Dieser Rhythmus hat nicht nur Vorteile. Bei aller Verteidigung der Kunstform des Kinos und seiner Geschichte, als deren Advokat Scorsese so aktiv wie kaum ein anderer ist, fühlt sich der Film mit seinem aufgeblähten 200-Millionen-Budget oft nach einer komprimierten Serie an, als der er vielleicht besser funktioniert hätte. Der bisweilen konventionellen Mise en scène ist die Bestimmung anzusehen, als Content auf dem Streamingservice des produzierenden Konzerns zu enden, keinem ablenkungsbedürftigen Auge zur Last zu fallen.
Tänze in Form eines Auges
Aber vielleicht gibt es dafür auch einen guten Grund.
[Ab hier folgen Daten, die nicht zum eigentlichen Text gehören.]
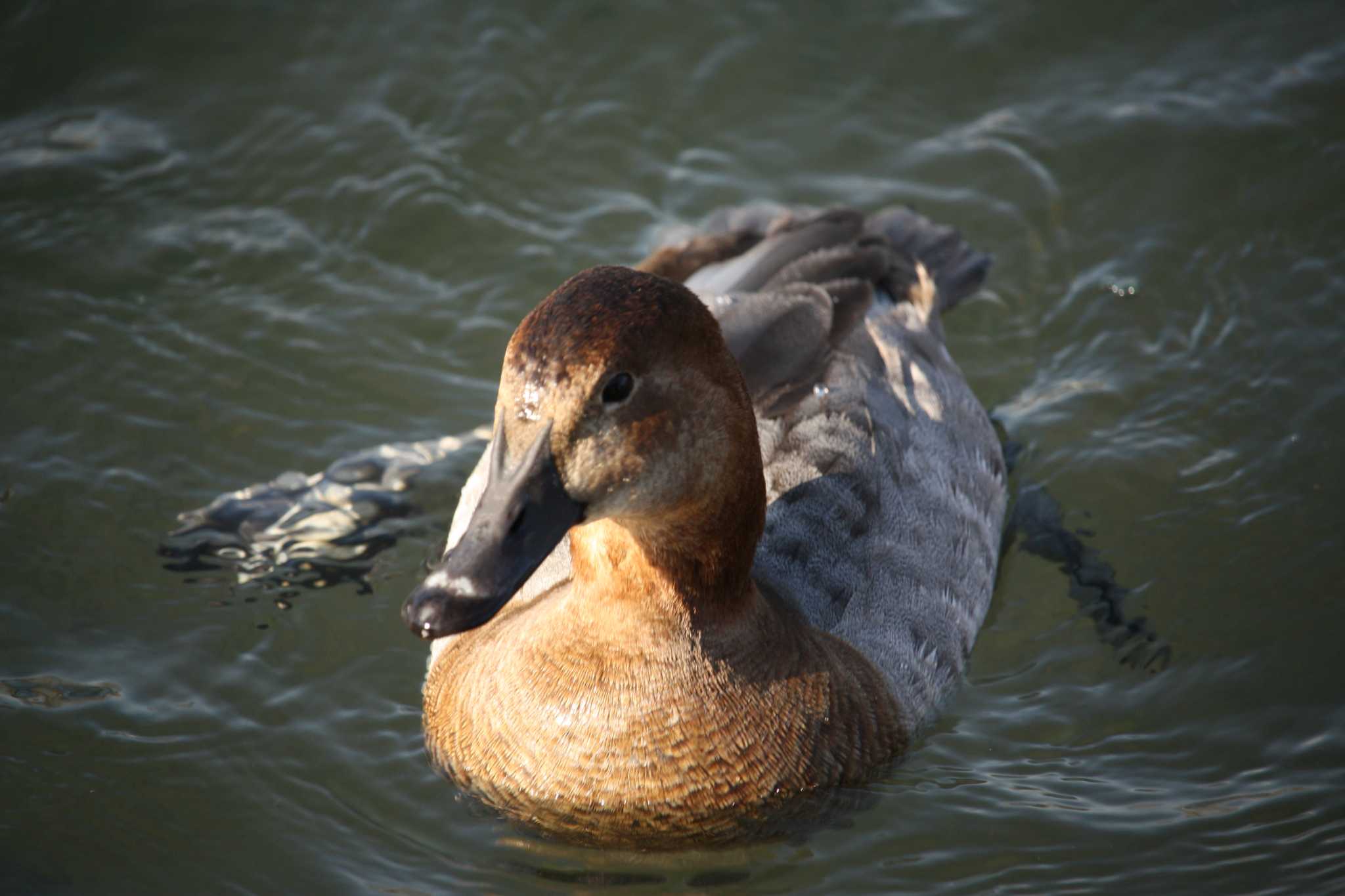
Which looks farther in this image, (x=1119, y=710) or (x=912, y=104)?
(x=912, y=104)

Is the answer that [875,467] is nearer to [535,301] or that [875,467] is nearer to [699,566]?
[699,566]

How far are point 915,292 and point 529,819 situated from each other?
3.35 meters

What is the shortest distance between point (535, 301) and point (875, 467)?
2859 millimetres

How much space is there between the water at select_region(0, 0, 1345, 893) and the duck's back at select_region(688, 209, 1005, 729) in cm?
41

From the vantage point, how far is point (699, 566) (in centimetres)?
445

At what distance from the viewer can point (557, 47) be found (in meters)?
8.97

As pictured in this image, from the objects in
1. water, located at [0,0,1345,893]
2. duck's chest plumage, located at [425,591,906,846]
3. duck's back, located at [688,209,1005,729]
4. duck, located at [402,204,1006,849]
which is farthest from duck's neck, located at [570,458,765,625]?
water, located at [0,0,1345,893]

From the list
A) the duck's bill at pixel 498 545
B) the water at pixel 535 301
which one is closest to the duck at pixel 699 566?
the duck's bill at pixel 498 545

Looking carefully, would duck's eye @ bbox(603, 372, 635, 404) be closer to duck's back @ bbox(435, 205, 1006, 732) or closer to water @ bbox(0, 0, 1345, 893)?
duck's back @ bbox(435, 205, 1006, 732)

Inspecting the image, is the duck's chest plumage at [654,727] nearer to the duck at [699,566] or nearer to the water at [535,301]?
the duck at [699,566]

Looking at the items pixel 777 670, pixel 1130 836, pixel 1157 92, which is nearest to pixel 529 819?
pixel 777 670

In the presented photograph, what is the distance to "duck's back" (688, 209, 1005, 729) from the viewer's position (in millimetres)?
5207

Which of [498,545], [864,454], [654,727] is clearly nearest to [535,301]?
[864,454]

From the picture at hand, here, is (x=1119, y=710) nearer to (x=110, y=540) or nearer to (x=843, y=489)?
(x=843, y=489)
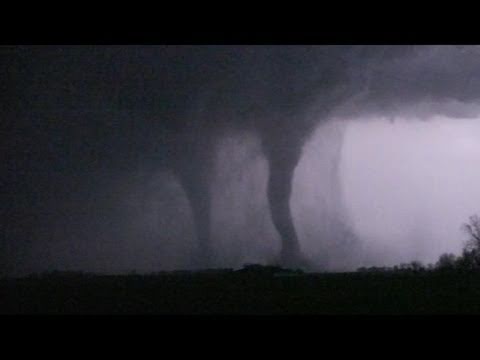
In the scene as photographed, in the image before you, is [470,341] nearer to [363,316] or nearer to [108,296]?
[363,316]

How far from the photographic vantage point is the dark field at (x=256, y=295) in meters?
7.11

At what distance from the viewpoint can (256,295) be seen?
8.15 m

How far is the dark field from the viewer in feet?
23.3

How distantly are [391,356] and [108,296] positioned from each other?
15.0 feet

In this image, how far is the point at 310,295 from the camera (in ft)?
25.9
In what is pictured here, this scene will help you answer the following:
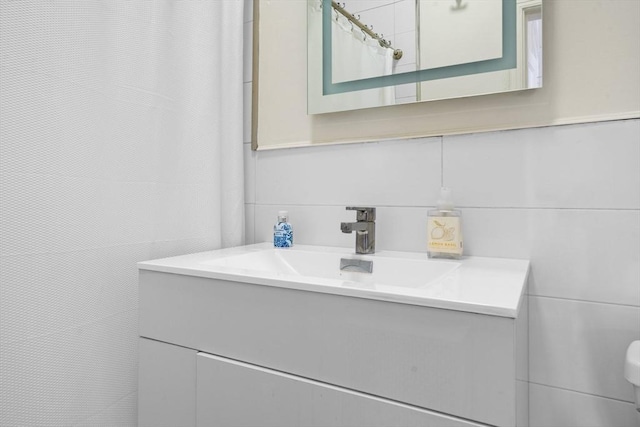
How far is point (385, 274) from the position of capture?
96cm

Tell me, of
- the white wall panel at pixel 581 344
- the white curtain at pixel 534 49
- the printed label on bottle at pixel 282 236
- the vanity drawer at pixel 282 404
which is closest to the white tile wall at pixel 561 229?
the white wall panel at pixel 581 344

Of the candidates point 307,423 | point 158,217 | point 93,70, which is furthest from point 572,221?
point 93,70

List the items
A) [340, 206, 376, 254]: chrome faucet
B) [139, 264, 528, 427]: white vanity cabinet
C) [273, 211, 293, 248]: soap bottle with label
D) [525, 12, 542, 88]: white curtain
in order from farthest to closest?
[273, 211, 293, 248]: soap bottle with label → [340, 206, 376, 254]: chrome faucet → [525, 12, 542, 88]: white curtain → [139, 264, 528, 427]: white vanity cabinet

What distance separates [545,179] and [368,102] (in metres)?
0.50

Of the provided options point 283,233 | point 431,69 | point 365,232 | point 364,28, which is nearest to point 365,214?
point 365,232

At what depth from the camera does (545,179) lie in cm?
90

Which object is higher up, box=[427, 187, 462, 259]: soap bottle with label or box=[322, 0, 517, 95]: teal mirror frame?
box=[322, 0, 517, 95]: teal mirror frame

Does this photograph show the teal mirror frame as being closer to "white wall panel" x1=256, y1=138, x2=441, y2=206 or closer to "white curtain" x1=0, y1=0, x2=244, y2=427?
"white wall panel" x1=256, y1=138, x2=441, y2=206

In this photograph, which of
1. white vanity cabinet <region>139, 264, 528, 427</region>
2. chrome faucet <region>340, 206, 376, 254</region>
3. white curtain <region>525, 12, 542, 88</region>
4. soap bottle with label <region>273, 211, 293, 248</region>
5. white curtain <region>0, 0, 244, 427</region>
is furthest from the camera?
soap bottle with label <region>273, 211, 293, 248</region>

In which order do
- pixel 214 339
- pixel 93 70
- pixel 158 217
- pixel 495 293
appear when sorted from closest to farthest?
pixel 495 293, pixel 214 339, pixel 93 70, pixel 158 217

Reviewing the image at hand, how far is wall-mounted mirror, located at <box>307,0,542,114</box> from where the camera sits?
92cm

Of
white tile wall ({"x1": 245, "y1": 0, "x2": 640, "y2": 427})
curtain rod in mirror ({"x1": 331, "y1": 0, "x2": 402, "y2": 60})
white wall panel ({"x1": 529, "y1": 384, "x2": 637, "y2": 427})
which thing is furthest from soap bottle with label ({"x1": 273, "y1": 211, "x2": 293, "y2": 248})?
white wall panel ({"x1": 529, "y1": 384, "x2": 637, "y2": 427})

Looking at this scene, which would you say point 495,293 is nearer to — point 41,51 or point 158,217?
point 158,217

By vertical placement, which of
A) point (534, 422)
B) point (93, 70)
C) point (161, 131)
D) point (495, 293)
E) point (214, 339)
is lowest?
point (534, 422)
Scorsese wendet sich mit seinem neuen Film, in dem er mit Robert De Niro und Leonardo DiCaprio erstmals seine beiden großen Stars versammelt, gegen sein eigenes Kino. Mit dem Wechsel von New York in den Westen wechseln wir auch von den Vereinigten Staaten in die Nation der Osage. So ist „Killers of the Flower Moon“ ein Film „nach“ dem Kino (Amerikas und Scorseses), in dem sich das Bild einer Nation in dem Bild, auf dem Land und unter dem Blick der Osage auflöst. Die in der letzten Einstellung von der Erde sich entfernende Kamera verlässt das Land, das nie jenen gehört hat, die sich auf ihm ihre Geschichten erzählt haben, und dabei die Tänze jener einfasst, die nicht aufhören werden, auf ihm ausgebeutet zu werden. Tänze in Form eines Auges.